(Beginning of DATA TO PROCESS)

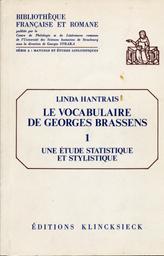 Le vocabulaire de Georges Brassens : une étude statistique et stylistique / Linda Hantrais. 01 | Hantrais, Linda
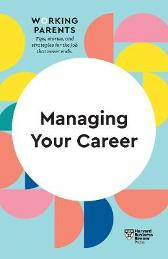 Managing Your Career (HBR Working Parents Series) - Harvard Business Review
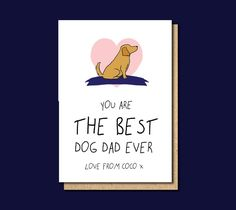 The best dog dad fathers day dog card dog dad card Funny Greetings, Funny Greeting Cards, 60th Birthday Cards, Funny Fathers Day Card, Wedding Congratulations, Dog Cards, Best Dogs, Dads, White Paper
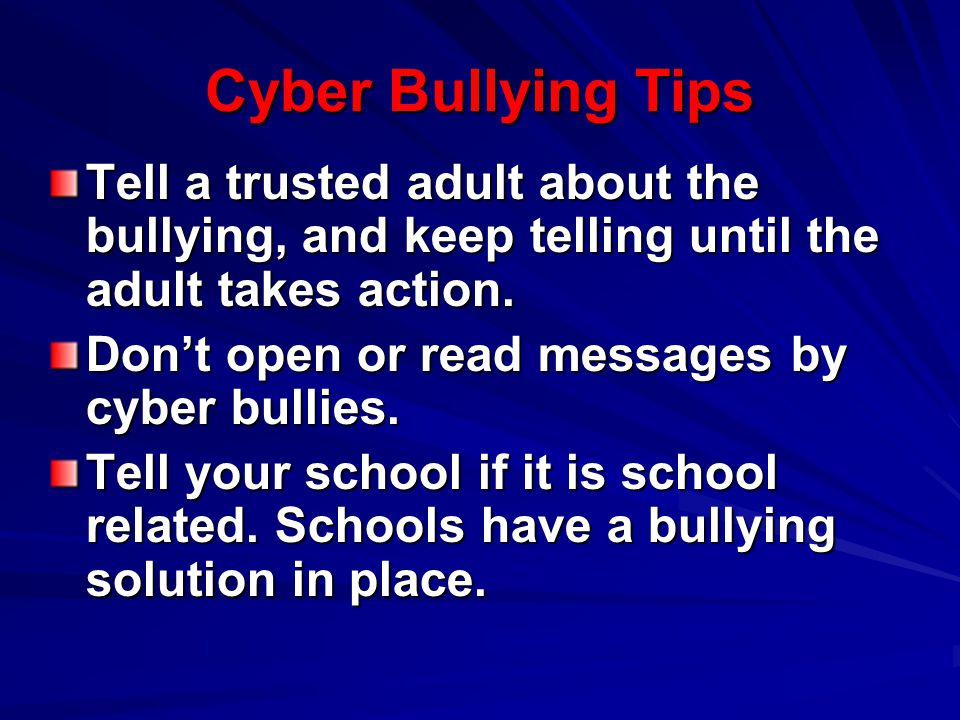 Cyber Bullying Tips Tell a trusted adult about the bullying, and keep telling until the adult takes action.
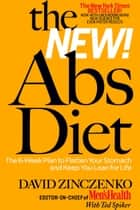 The New Abs Diet - The 6-Week Plan to Flatten Your Stomach and Keep You Lean for Life ebook by David Zinczenko, Ted Spiker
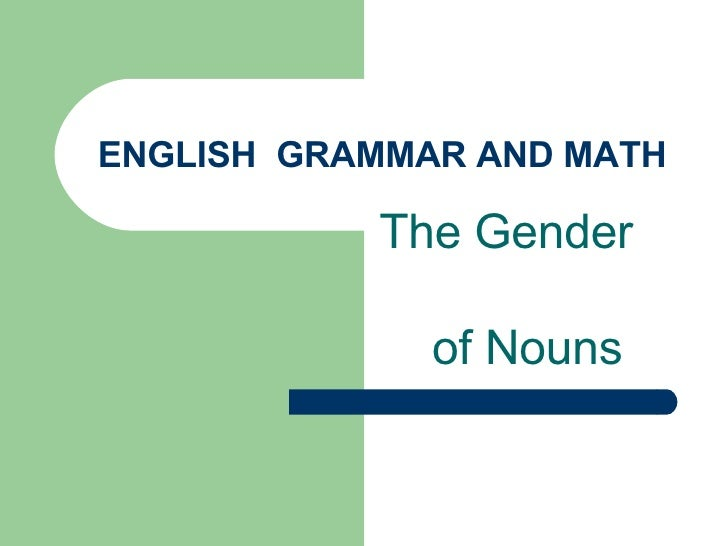 ENGLISH  GRAMMAR AND MATH The Gender  of Nouns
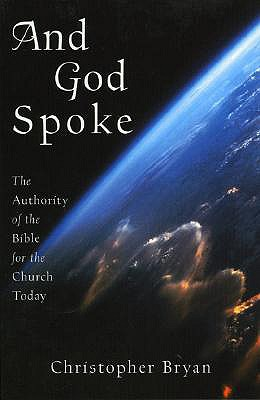 Image for And God Spoke: The Authority of the Bible for the Church Today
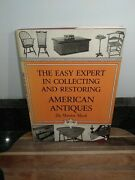 The Easy Expert In Collecting And Restoring American Antiques By Moreton Marsh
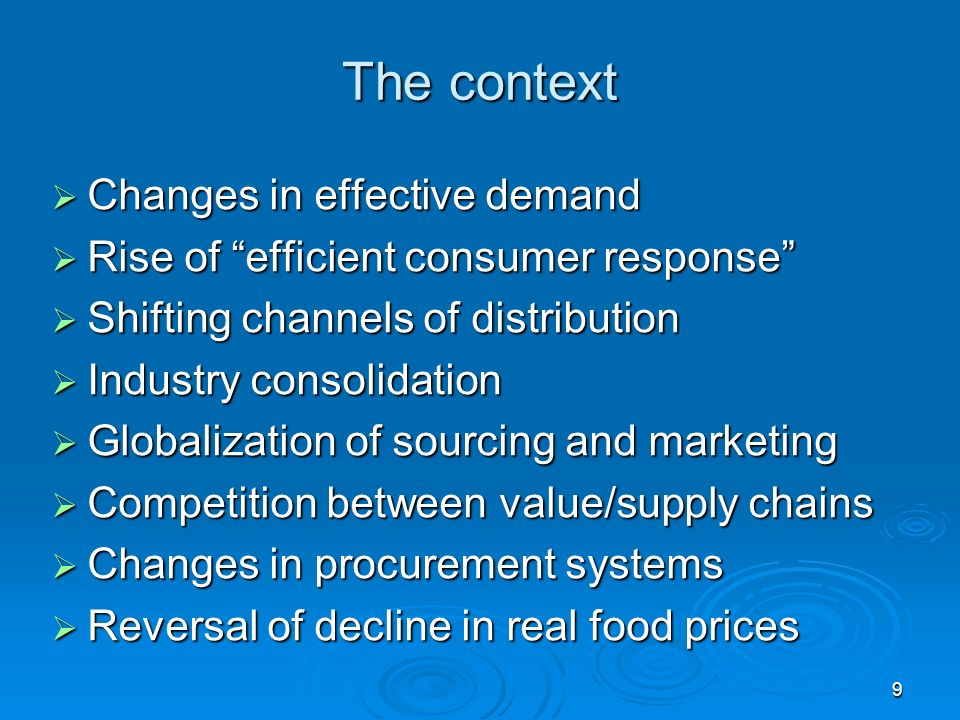 9 The context Changes in effective demand Changes in effective demand Rise of efficient consumer response Rise of efficient consumer response Shifting channels of distribution Shifting channels of distribution Industry consolidation Industry consolidation Globalization of sourcing and marketing Globalization of sourcing and marketing Competition between value/supply chains Competition between value/supply chains Changes in procurement systems Changes in procurement systems Reversal of decline in real food prices Reversal of decline in real food prices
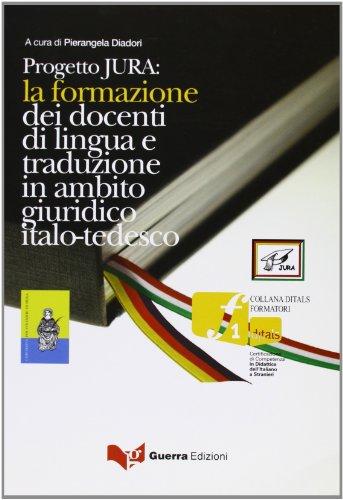 Progetto Jura. La formazione dei docenti di lingua e traduzione in ambito giuridico (Formazione Tedesco)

(End of DATA TO PROCESS)

## INSTRUCTIONS TO FOLLOW
Repeat exactly the lines above, beginning at the one containing "Managing Your Career" and ending at the one containing "The Easy Expert". Do not carry over any pictures.

## YOUR SOLUTION
 Managing Your Career (HBR Working Parents Series) - Harvard Business Review
 The best dog dad fathers day dog card dog dad card Funny Greetings, Funny Greeting Cards, 60th Birthday Cards, Funny Fathers Day Card, Wedding Congratulations, Dog Cards, Best Dogs, Dads, White Paper
 Cyber Bullying Tips Tell a trusted adult about the bullying, and keep telling until the adult takes action.
 The New Abs Diet - The 6-Week Plan to Flatten Your Stomach and Keep You Lean for Life ebook by David Zinczenko, Ted Spiker
 ENGLISH  GRAMMAR AND MATH The Gender  of Nouns
 Image for And God Spoke: The Authority of the Bible for the Church Today
 The Easy Expert In Collecting And Restoring American Antiques By Moreton Marsh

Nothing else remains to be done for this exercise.